▶ OBJECTIF: Poursuivez l'extrait sur les étudiants allophones du réseau collégial à partir de sa dernière phrase.

Par Thérèse Lafleur, rédactrice
En effet, de 2012 à 2022, la présence d’allophones a crû d’environ 44 % dans le réseau. Leur nombre est passé de 16 368 à 23 569 en dix ans. En 2022, ces étudiants.es représentaient 15 % des quelque 165 000 collégiens et collégiennes.
En ce qui a trait aux compétences langagières, les défis et les besoins des allophones ne sont pas les mêmes que ceux des francophones. Heureusement, toute la communauté collégiale peut les soutenir dans leur appropriation du français langue d’études, et plusieurs ressources sont disponibles. De plus, ces étudiants.es possèdent de précieux atouts du fait qu’ils sont plurilingues.
Le Réseau Repfran, une communauté de pratique intercollégiale
Créé en 2012 par le Carrefour de la réussite au collégial, le Réseau Repfran regroupe une centaine d’intervenants.es de collèges publics et privés, francophones et anglophones. Les membres de cette communauté de pratique, les « repfrans », sont responsables de la valorisation et de l’amélioration des compétences langagières en français. La plupart sont des professeurs.es de français de formation. Leur rôle institutionnel les amène à travailler avec les programmes et l’ensemble du personnel.
Née de la volonté de deux professeures à la suite de l’établissement d’un cadre de mesures ministérielles visant la mise en place d’une offre accrue de services permettant d’améliorer la maitrise du français dans les collèges, la communauté de pratique se veut « le lieu d’échanges structurés et animés, mais surtout fructueux et profitables pour l’ensemble du réseau collégial ». Ses activités sont soutenues par la Fédération des cégeps et sont rendues possibles notamment grâce à un financement du ministère de l’Enseignement supérieur.
Une pluralité de profils
« Par définition, l’allophone est une personne dont la langue première diffère de celle du milieu où elle réside. Au Québec, nous considérons que c’est une personne dont la langue première n’est ni le français ni l’anglais. Le ministère de l’Enseignement supérieur a une définition plus stricte qui s’appuie sur le lieu ou la langue des études secondaires, ce qui limite le nombre d’allophones qui se qualifient pour certaines mesures », explique Catherine Paradis, animatrice du Réseau Repfran.

Il est important de préciser que les étudiants.es allophones ne constituent pas un groupe homogène, bien au contraire ! Il s’agit d’une pluralité de profils, de parcours et de biographies langagières, comme l’a rappelé Caroline Dault, chargée de cours au Département d’études françaises et québécoises de l’Université Bishop’s, lors des Journées Repfran.
Madame Dault a relevé trois profils d’étudiantes et d’étudiants plurilingues au collégial : les jeunes adolescents.es ou adultes immigrants.es de première ou de deuxième génération, les immigrants.es ayant déjà suivi des études postsecondaires et/ou une formation professionnelle, et les étudiants.es en situation d’exil.
S’ajoutent à ce groupe hétérogène des étudiants.es anglophones ou autochtones, des personnes ayant étudié,en français ou en anglais, dans d’autres provinces ainsi que des étudiants.es provenant dont certains besoins sont similaires à ceux des allophones.

▶ DONNÉES FOURNIES:

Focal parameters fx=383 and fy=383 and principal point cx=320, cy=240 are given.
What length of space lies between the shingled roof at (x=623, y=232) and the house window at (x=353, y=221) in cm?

▶ RÉPONSE:
Une pluralité de besoins
« De manière générale, les étudiants.es allophones présentent des difficultés plus marquées en production écrite, mais nous observons aussi de grands besoins en compréhension écrite et en communication orale », mentionne madame Paradis.
Elle précise que « sur le plan linguistique, leurs erreurs sont différentes de celles que font le plus souvent les francophones, puisque l’allophone, qui est forcément plurilingue, alterne et combine des langues. L’étudiant.e traduit souvent de sa langue première vers la langue française — et passe parfois même par une autre langue de référence. Cela peut entrainer des erreurs dans la construction des phrases, l’accord des mots, la conjugaison des verbes, la ponctuation, le choix des mots, etc. Le français québécois et nos référents culturels peuvent aussi constituer un défi pour les allophones et même les francophones qui sont arrivés au Québec depuis peu. »
Les étudiants.es qui ont fait leur parcours scolaire ailleurs qu’au Québec doivent aussi s’adapter aux types de textes à rédiger selon les cours. Le rythme scolaire est différent, tout comme les exigences en ce qui a trait aux compétences langagières. Au collégial, celles-ci sont évaluées dans tous les cours. Et dans les cours de français, langue d’enseignement et littérature, comme à l’EUF, toutes les erreurs sont comptabilisées. « Pour plusieurs, même pour des étudiants.es venant d’un autre pays francophone, c’est un choc », affirme madame Paradis.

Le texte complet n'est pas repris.